Review: Notes from a Young Black Chef

Fion Tse
3 min readFeb 6, 2022

We’ve always known food was essential to the soul. Jiayang Fan writes poignantly on “weird” foods that remind her of home. The Chicken Soup series draws upon the comfort and familiarity that homemade food provides us. We feast our eyes and drink in sights to nourish our souls. But what Kwame Onwuachi underlines in Notes from a Young Black Chef, over and over again, is that food is identity.

In one particular scene, Kwame says at a job interview that the food he’s craving is foie gras crostini with white truffle and black garlic. In the moment, he’s actually craving his mom’s gumbo, tinged with pepper and spice and seafood, but the extravagance of the foie gras crostini is what impresses and gets him hired. Food can be as untouchable as abstract art: the loftier and more distant it seems, the better, in the case of fine dining. It’s not that there’s no room for the self in abstraction or fine things — it’s that some foods, like gumbo, could never have been considered art.

It’s that some identities could never have been considered artist.

Code-switching refers to the often subconscious change in self-presentation in different scenarios, based on different social codes. It’s a balancing act that Kwame puts together at various stages and arenas of his life: there’s the “Kwame of his father’s house and Kwame of his mother’s kitchen; Kwame at school and Kwame in Nigeria; Kwame the drug kingpin and Kwame on television.” It’s either-or, dictated not by Kwame but by who he’s around and what he sees them to expect of him.

Rippling throughout the book, though, is Kwame’s desire to break through these coded binaries of social identity. Everything falls together unexpectedly, stories jagging into each other as we try to piece it into a familiar narrative; and so the only voice we can listen to is Kwame’s. He grew up with an abusive father who beat him, and a loving mother who taught him to cook and connected him to employers. He wore Prada shoes and Air Jordans, and worked multiple jobs through culinary school. He dealt weed and externed at Per Se, a high-end restaurant in New York City. These codes he switches between become a powerful, sonorous identity together.

Even so, I caught myself wondering: who is speaking? Who is Kwame here, who has synthesized all these stories and speeches and viewpoints to create a fluid self who speaks in all of these codes in one voice? Despite its casually put-together title, Notes from a Young Black ChefNotes, as though they were scribbled in margins and shuffled together last-minute — is anything but. Kwame’s voice is practiced and honest; heartfelt and contemplative, as though he were living it in the moment but also reflecting on it. He speaks in the past tense but with a present-tense presence, loud and clear and unmistakable, in an unapologetic amalgamation of codes and selves.

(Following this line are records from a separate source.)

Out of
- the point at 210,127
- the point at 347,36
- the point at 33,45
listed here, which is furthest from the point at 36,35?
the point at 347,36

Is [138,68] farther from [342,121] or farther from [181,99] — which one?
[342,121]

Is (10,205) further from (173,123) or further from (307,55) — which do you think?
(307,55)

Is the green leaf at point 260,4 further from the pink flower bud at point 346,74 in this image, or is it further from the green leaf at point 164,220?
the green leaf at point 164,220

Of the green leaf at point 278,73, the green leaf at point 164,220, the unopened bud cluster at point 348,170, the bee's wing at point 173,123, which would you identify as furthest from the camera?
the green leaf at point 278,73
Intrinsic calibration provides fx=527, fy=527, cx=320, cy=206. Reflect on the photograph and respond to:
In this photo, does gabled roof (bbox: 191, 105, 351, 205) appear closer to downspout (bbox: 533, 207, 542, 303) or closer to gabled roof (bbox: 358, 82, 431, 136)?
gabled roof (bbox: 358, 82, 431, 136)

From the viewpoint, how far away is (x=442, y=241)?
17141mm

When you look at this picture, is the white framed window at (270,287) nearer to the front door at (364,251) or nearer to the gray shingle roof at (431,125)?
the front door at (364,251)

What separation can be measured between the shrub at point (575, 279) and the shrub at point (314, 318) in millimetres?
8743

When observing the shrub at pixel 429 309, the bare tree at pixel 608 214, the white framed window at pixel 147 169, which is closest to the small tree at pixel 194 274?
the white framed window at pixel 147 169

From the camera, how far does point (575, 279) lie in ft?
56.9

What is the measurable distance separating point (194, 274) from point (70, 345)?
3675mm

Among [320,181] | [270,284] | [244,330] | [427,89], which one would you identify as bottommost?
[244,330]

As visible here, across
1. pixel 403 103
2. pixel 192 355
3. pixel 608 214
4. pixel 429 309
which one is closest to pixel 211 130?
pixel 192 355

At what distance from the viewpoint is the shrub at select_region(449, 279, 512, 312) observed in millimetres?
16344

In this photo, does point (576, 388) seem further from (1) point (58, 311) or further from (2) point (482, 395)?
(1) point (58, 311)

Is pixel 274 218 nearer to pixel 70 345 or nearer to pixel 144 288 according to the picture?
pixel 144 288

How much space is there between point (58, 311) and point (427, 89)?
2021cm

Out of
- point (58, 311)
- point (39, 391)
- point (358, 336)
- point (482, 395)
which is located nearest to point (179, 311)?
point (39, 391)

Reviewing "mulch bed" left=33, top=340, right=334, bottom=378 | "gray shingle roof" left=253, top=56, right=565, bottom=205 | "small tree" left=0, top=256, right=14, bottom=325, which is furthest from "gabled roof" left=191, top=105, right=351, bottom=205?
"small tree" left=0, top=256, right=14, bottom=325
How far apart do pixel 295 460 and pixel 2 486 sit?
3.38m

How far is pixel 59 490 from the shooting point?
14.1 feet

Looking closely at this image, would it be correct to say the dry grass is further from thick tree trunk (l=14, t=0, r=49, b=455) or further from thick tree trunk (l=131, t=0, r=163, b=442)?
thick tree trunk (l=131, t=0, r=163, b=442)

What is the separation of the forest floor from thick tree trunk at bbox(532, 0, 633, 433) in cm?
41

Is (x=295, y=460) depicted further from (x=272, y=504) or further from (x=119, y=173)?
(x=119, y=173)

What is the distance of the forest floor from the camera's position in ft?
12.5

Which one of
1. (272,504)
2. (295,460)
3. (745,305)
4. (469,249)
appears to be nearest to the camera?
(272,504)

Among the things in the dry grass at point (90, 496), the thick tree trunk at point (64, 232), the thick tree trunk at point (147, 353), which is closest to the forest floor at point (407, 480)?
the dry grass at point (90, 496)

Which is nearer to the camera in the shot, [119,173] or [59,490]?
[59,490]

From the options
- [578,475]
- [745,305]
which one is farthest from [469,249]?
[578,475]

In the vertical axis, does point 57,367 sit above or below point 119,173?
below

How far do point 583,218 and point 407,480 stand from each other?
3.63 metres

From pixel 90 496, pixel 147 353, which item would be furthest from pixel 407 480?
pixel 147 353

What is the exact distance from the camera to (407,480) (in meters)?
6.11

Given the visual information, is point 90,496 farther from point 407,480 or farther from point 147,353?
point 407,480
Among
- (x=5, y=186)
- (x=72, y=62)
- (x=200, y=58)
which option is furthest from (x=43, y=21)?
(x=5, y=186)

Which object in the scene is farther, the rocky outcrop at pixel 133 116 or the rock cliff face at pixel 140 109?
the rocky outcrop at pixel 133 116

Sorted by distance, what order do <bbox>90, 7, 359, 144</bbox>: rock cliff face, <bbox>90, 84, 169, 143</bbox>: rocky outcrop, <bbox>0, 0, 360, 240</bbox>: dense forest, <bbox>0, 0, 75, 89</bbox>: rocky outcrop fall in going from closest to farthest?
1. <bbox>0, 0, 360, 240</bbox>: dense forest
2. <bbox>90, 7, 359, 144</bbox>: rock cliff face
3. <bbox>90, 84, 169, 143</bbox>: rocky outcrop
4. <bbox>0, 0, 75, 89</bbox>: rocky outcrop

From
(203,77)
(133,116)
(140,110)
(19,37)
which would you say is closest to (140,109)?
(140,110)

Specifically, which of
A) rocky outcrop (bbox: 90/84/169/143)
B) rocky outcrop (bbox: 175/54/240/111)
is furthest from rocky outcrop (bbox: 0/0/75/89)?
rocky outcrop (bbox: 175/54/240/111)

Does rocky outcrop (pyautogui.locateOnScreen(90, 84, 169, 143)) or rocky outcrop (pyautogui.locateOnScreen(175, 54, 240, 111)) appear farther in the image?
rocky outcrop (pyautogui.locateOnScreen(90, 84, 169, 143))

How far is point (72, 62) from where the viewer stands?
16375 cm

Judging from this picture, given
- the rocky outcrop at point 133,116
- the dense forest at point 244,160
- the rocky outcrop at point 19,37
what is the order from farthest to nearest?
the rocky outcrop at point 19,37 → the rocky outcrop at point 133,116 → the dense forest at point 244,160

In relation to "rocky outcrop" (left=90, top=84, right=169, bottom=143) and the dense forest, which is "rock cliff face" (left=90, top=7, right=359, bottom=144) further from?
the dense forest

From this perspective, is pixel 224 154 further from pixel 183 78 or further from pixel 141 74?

At his restaurant, the Shaw Bijou, Kwame serves “lamb sweetbreads glazed in a chicken jus with Kashmiri chili, atop a basmati rice chip, with a smoked sesame seed emulsion,” fine-dining longhand for “chicken or lamb with rice from halal carts…in the Bronx.” Kwame crisscrosses these two worlds with a steady hand, as well-versed in traversing worlds and social codes as in navigating the careful mise-en-place of a kitchen.